Problem description:
Present every line of the data below as a numbered list. Omit the blank lines and leave the pictures out.

Spatial question records:
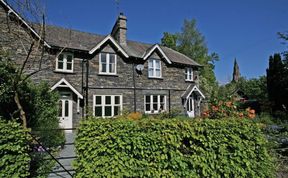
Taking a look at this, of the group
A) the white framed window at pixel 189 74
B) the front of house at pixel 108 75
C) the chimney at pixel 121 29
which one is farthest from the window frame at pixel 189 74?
the chimney at pixel 121 29

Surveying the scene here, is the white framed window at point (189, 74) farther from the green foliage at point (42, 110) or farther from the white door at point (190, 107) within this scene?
the green foliage at point (42, 110)

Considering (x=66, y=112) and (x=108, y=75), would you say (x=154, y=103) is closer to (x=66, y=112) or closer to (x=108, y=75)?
(x=108, y=75)

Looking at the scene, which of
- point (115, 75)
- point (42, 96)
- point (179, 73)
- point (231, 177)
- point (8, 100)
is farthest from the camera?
point (179, 73)

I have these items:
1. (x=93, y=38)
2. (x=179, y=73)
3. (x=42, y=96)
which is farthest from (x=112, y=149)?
(x=179, y=73)

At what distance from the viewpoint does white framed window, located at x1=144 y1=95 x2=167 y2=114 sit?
20.0 meters

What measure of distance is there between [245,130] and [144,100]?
14682 millimetres

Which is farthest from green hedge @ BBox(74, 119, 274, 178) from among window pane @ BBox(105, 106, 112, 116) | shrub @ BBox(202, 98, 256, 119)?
window pane @ BBox(105, 106, 112, 116)

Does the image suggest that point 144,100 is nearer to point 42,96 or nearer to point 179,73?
point 179,73

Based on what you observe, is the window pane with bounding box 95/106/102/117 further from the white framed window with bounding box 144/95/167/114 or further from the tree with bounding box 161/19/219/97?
the tree with bounding box 161/19/219/97

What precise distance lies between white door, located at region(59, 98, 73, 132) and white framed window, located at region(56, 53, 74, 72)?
2.44 meters

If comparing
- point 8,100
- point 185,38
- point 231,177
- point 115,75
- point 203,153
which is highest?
point 185,38

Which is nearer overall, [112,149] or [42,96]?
[112,149]

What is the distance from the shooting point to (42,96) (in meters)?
10.4

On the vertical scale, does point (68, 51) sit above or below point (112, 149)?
above
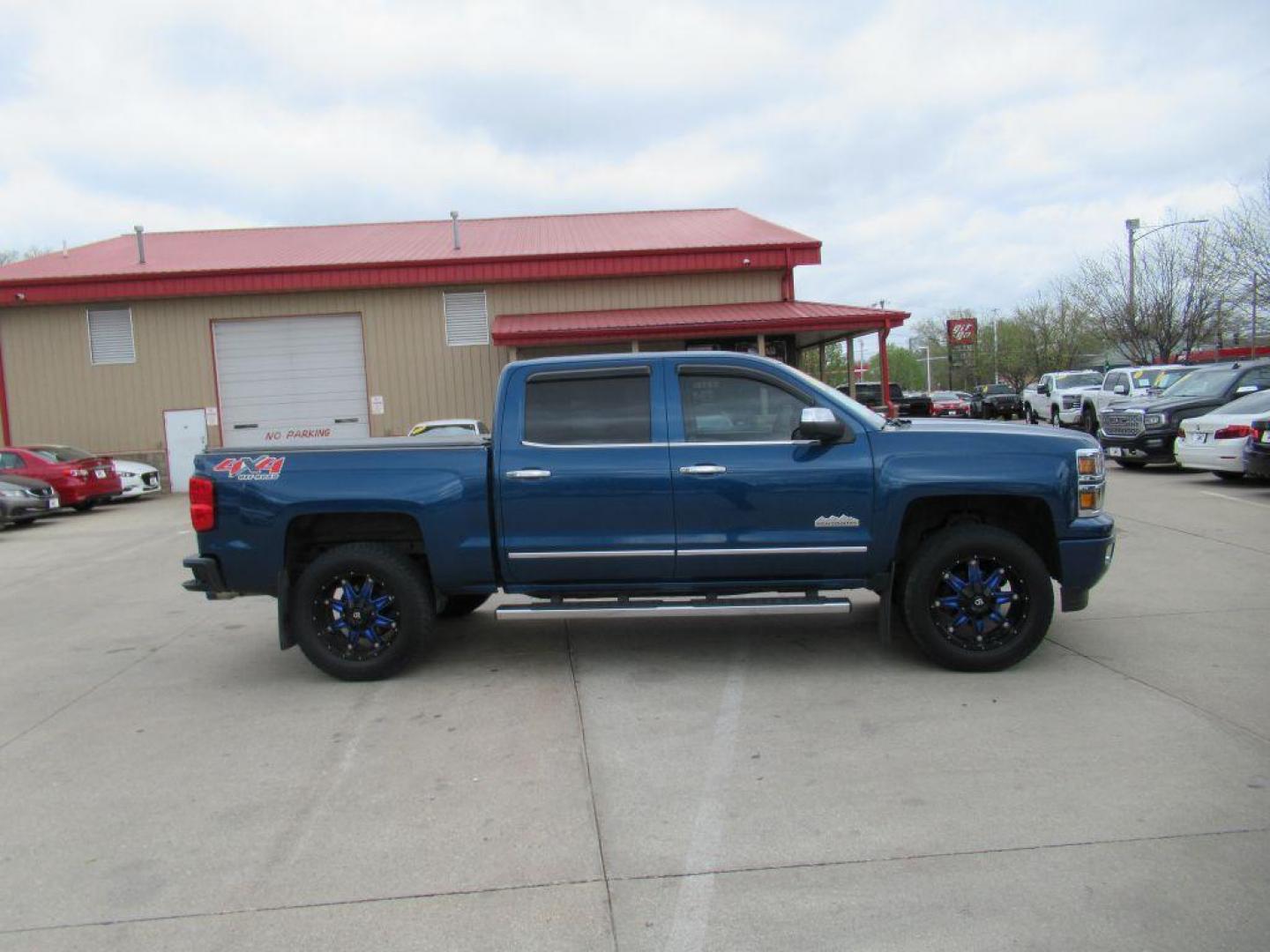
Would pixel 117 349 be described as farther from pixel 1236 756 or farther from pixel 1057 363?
pixel 1057 363

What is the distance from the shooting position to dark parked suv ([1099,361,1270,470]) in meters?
17.5

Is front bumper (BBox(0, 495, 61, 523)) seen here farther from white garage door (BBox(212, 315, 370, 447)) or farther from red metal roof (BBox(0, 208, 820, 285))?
red metal roof (BBox(0, 208, 820, 285))

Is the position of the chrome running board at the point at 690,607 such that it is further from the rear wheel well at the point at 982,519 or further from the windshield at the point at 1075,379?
the windshield at the point at 1075,379

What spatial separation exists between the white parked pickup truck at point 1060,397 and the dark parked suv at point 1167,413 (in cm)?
797

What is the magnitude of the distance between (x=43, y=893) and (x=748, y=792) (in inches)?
109

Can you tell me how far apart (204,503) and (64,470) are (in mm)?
14985

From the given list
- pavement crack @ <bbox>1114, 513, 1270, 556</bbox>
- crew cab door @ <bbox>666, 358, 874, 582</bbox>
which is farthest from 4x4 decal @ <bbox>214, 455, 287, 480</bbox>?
pavement crack @ <bbox>1114, 513, 1270, 556</bbox>

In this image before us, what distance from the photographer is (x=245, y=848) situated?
12.8 ft

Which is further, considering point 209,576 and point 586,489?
point 209,576

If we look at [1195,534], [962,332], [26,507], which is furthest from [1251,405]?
[962,332]

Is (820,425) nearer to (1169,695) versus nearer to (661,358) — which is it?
(661,358)

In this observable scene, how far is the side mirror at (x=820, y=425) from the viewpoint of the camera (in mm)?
5555

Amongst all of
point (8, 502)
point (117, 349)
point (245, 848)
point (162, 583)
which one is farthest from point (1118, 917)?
point (117, 349)

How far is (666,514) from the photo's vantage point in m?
5.82
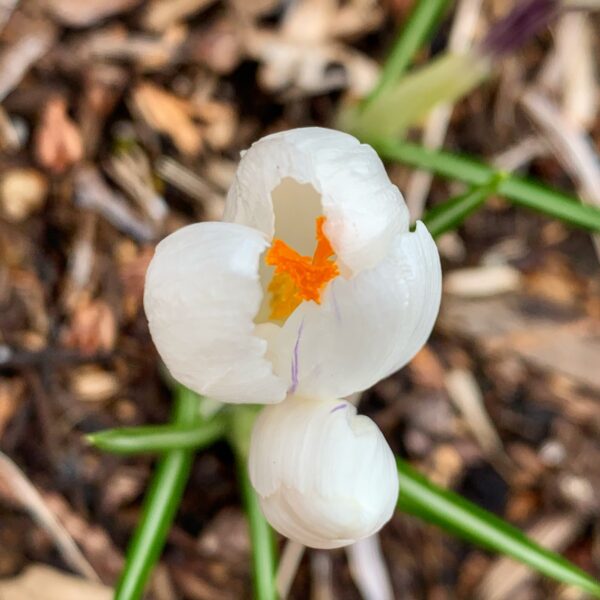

Correct output:
1. Taking a look at this, of the group
2. A) the white framed window at pixel 189 74
3. B) the front of house at pixel 108 75
4. C) the chimney at pixel 121 29
5. which one is farthest from the window frame at pixel 189 74?
6. the chimney at pixel 121 29
7. Surveying the scene here, is the white framed window at point (189, 74) farther from the green foliage at point (42, 110) or farther from the white door at point (190, 107) within this scene?
8. the green foliage at point (42, 110)
9. Considering (x=66, y=112) and (x=108, y=75), would you say (x=154, y=103) is closer to (x=66, y=112) or closer to (x=108, y=75)?
10. (x=108, y=75)
11. Looking at the scene, which of
12. - point (115, 75)
13. - point (42, 96)
14. - point (179, 73)
15. - point (231, 177)
16. - point (8, 100)
17. is farthest from the camera?
18. point (179, 73)
19. I have these items:
20. 1. (x=93, y=38)
21. 2. (x=179, y=73)
22. 3. (x=42, y=96)
23. which is farthest from (x=112, y=149)?
24. (x=179, y=73)
25. At what distance from the viewpoint does white framed window, located at x1=144 y1=95 x2=167 y2=114 sit?
26. 20.0 meters
27. What measure of distance is there between [245,130] and [144,100]?
28. 14682 millimetres
29. Which is farthest from green hedge @ BBox(74, 119, 274, 178) from among window pane @ BBox(105, 106, 112, 116) | shrub @ BBox(202, 98, 256, 119)?
30. window pane @ BBox(105, 106, 112, 116)
31. Does the image suggest that point 144,100 is nearer to point 42,96 or nearer to point 179,73?
32. point 179,73
33. Based on what you observe, is the window pane with bounding box 95/106/102/117 further from the white framed window with bounding box 144/95/167/114 or further from the tree with bounding box 161/19/219/97?
34. the tree with bounding box 161/19/219/97
35. What precise distance lies between white door, located at region(59, 98, 73, 132) and white framed window, located at region(56, 53, 74, 72)?
36. 2.44 meters
37. If comparing
38. - point 8,100
39. - point 185,38
40. - point 231,177
41. - point 115,75
42. - point 203,153
43. which is highest?
44. point 185,38
45. Which is nearer overall, [112,149] or [42,96]?
46. [112,149]
47. What is the distance from the shooting point to (42,96) (in meters)?
48. 10.4
49. On the vertical scale, does point (68, 51) sit above or below point (112, 149)?
50. above
51. Would pixel 117 349 be described as farther from pixel 1236 756 or farther from pixel 1057 363?
52. pixel 1057 363
53. What is the distance from the shooting position to dark parked suv ([1099,361,1270,470]) in meters?
54. 17.5
55. Is front bumper (BBox(0, 495, 61, 523)) seen here farther from white garage door (BBox(212, 315, 370, 447)) or farther from red metal roof (BBox(0, 208, 820, 285))?
56. red metal roof (BBox(0, 208, 820, 285))
57. Is the position of the chrome running board at the point at 690,607 such that it is further from the rear wheel well at the point at 982,519 or further from the windshield at the point at 1075,379?
58. the windshield at the point at 1075,379
59. What spatial separation exists between the white parked pickup truck at point 1060,397 and the dark parked suv at point 1167,413 (in cm)?
60. 797
61. What is the magnitude of the distance between (x=43, y=893) and (x=748, y=792) (in inches)?
62. 109
63. Can you tell me how far apart (204,503) and (64,470) are (in mm)?
64. 14985
65. From the given list
66. - pavement crack @ <bbox>1114, 513, 1270, 556</bbox>
67. - crew cab door @ <bbox>666, 358, 874, 582</bbox>
68. which is farthest from 4x4 decal @ <bbox>214, 455, 287, 480</bbox>?
69. pavement crack @ <bbox>1114, 513, 1270, 556</bbox>
70. In this image before us, what distance from the photographer is (x=245, y=848) situated?
71. 12.8 ft
72. Which is further, considering point 209,576 and point 586,489?
73. point 209,576
74. If we look at [1195,534], [962,332], [26,507], which is furthest from [1251,405]?
75. [962,332]
76. Is (820,425) nearer to (1169,695) versus nearer to (661,358) — which is it?
77. (661,358)
78. In this observable scene, how far is the side mirror at (x=820, y=425) from the viewpoint of the camera (in mm)?
79. 5555
80. Amongst all of
81. point (8, 502)
82. point (117, 349)
83. point (245, 848)
84. point (162, 583)
85. which one is farthest from point (1118, 917)?
86. point (117, 349)
87. How far is (666,514) from the photo's vantage point in m?
88. 5.82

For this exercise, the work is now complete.